Neuropathy (nerve damage) affects between 65 – 70% of all persons with diabetes, typically in one of four areas:
- peripheral neuropathy affects feet, legs, hands and arms;
- autonomic neuropathy affects the blood-glucose-level controlling nerves and blood pressure;
- focal neuropathy affects the head, torso and legs;
- proximal neuropathy, perhaps the most frightening, is typically ‘one-sided’ and sudden-onset, striking the hips, thighs and buttock.
Multiple studies have concluded that cannabis not only alleviates pain, but arrests the advancement of nerve damage known as neuropathy.
People with diabetes have an increased risk of developing glaucoma (pressure build-up within the eye, which can result in pain and blindness) by 40% compared to those without the disease.
Medical marijuana’s benefits in reducing inflammation for glaucoma sufferers has been well-documented, and is frequently prescribed by physicians for their patients.
Peripheral Vascular Disease
In connection with diabetes, peripheral vascular disease causes a reduction in circulation in the legs. Plaque hardens in the arteries, shrinking the amount of space the blood had to flow through. Cannabis helps the arteries to essentially ‘relax’ allowing increased arterial blood flow.
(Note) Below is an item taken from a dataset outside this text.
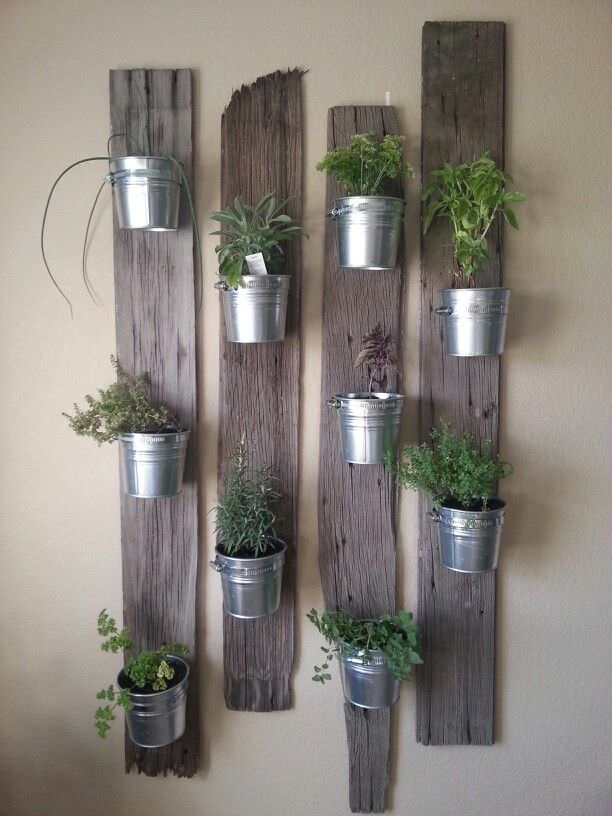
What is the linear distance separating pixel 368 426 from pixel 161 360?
2.27 ft

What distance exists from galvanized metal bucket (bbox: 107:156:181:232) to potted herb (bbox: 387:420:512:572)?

Studies show that cannabis also has positive effects on angina (severe chest pain caused by insufficient blood flow to the heart). With smoke inhalation being considered the primary reason for reduced doctor recommendations, the evolution of cannabis edible and teas is expected to have a significant impact on reversing the trend.
When you consider that physicians are prescribing synthetic cannabinoids as Cesamet, Marinol and Sativex, you have to wonder how much longer will it be before they get back to the source of the medicine; the heart of the healing.
Before I started taking weed for my diabetes I was miserable, couldn’t do nothing, the pain in my feet was so bad. But now I can down to the store on my own and even go for a walk now and then, if the weather’s nice. Thank God I found a doctor who cared more about me than what people thought. –George H.
It works for me. I was having a brutal time with restless legs. I couldn’t sleep. I was so tired the next day. I couldn’t work. I was on disability. I felt helpless. [Medical marijuana] is the reason I am able to go to work every day. I can help others who can’t and that makes me feel good. –Ranvir R.
Weed? For Diabetes? Are we still even asking that question? –Kerry F.